**Exercise brief**
Copy the Great Locomotive Chase text from "Historians Speaking at" to "Saturday, April 14.", replacing "lectures" with "talks".

**Text**
= = = = =

In July of 1864, the Union Army took over the building. When General Sherman came through Marietta on his “March to the Sea,” he spared the hotel. However, the fourth floor did catch fire as ashes from other burning buildings blew onto the roof, and the fourth floor was not rebuilt.

The Marietta Museum of History opened in the Kennesaw House in 1996.

Texas III

Hop on board the Texas III and Me Tour: From the Rails to the Road and travel the Great Locomotive Chase segment from the Marietta Museum of History to the Southern Museum of Civil War & Locomotive History, home of The General. The replica of the Texas will run 11 a.m. to 12:30 p.m., 1 to 2:30 p.m. and 3 to 5:30 p.m. on Saturday. Short rides will be given around Marietta Square at 12:30 p.m. and 2:30 p.m.

On April 12, 1862, Andrews led a party of disguised Federal soldiers and seized the General in Big Shanty (modern-day Kennesaw) then headed north.

"It's a great story for train enthusiasts. Disney even loved the story enough to make a movie. The Great Locomotive Chase is a feel good story, if you can have one during war."

Immediate pursuit by the General conductor William A. Fuller followed. He was joined by engineer Jeff Cain and the crew foreman Anthony Murphy, first on foot and later with a push car. In Etowah they boarded the locomotive Yonah, but a broken rail halted the pursuit.

Setting out again on foot, Fuller and Murphy flagged down the south-bound freighter Texas, whose engineer, Pete Bracken, expertly backed his freight cars up to Adairsville and dropped them. Then, with a full tender and a fast engine, Bracken, accompanied by Fuller, Murphy and a small group of armed men, put the Texas in reverse.

The Texas soon bore down on the General. Two miles north of Ringgold and 21 miles south of Chattanooga, the Federals abandoned the stolen locomotive.

Medal of Honor

From 1863 to 1866, Congress awarded the new Medal of Honor to 19 of the men who participated in the Andrews Raid, making them the first recipients of the nation’s highest military honor. There is an exhibit on the Medal of Honor at the Marietta Museum of History.

"The Raiders were the first recipients of the medal of honor; the Confederates stopped the theft; it's a great story for train enthusiasts. Disney even loved the story enough to make a movie," Reed explained. "The Great Locomotive Chase is a feel good story, if you can have one during war."

Historians Speaking at the Event

Civil War experts, including Willie Johnson, historian at the Kennesaw Mountain National Battlefield; Gordon Jones, military historian and curator at the Atlanta History Center; and Paul Johnson, a noted Civil War historian, will hold lectures to talk about the war and the Great Locomotive Chase on Friday, April 13 and Saturday, April 14.

= = = = =

**Data block**
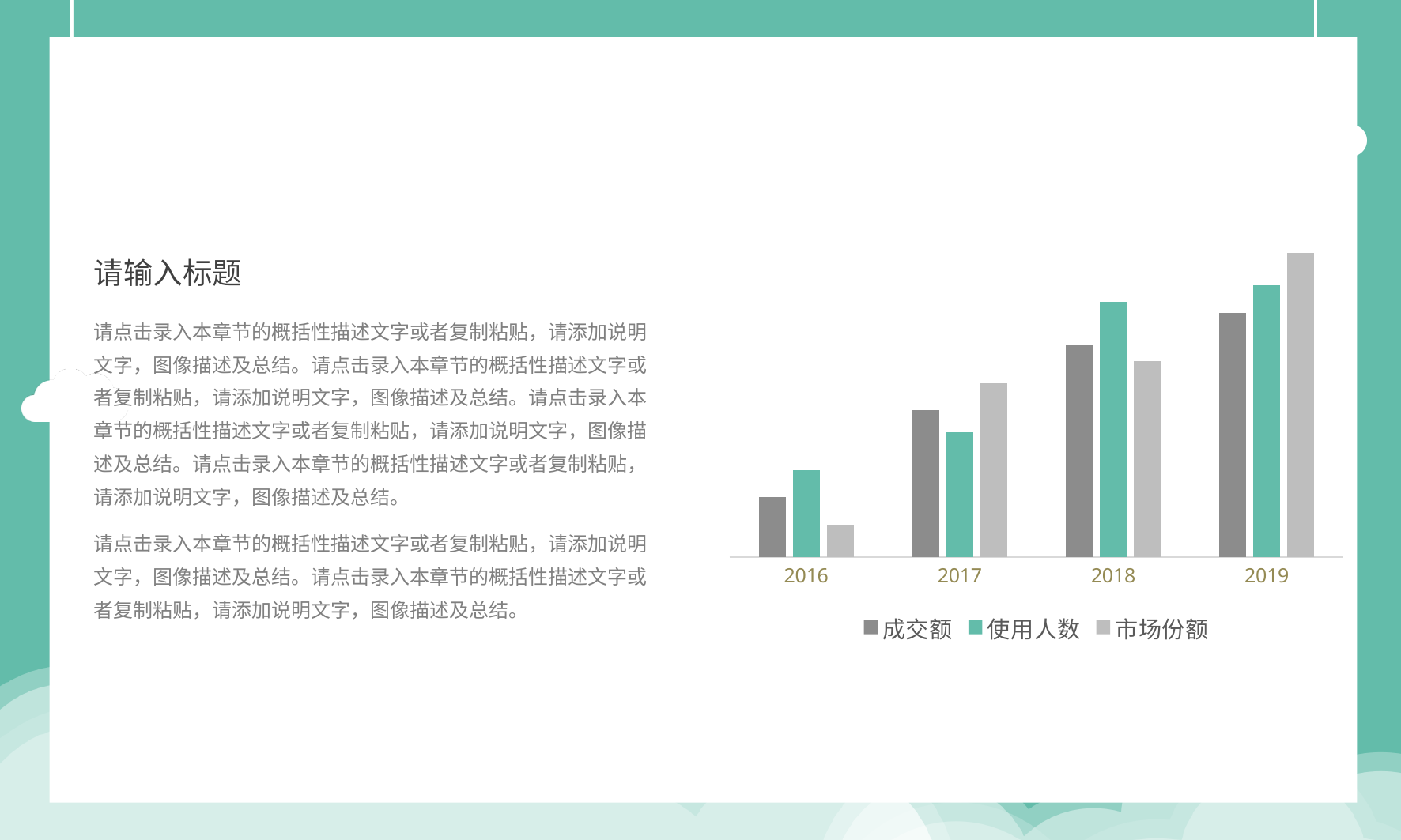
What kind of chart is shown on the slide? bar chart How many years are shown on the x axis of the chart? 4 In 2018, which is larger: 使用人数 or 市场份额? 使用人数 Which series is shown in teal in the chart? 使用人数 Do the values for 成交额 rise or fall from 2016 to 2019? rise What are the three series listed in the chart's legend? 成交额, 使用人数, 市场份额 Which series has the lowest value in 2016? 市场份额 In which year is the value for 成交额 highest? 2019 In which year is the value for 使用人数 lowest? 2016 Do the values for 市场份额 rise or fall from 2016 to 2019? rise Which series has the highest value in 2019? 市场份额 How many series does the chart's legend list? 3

= = = = =

**Answer section**
Historians Speaking at the Event

Civil War experts, including Willie Johnson, historian at the Kennesaw Mountain National Battlefield; Gordon Jones, military historian and curator at the Atlanta History Center; and Paul Johnson, a noted Civil War historian, will hold talks to talk about the war and the Great Locomotive Chase on Friday, April 13 and Saturday, April 14.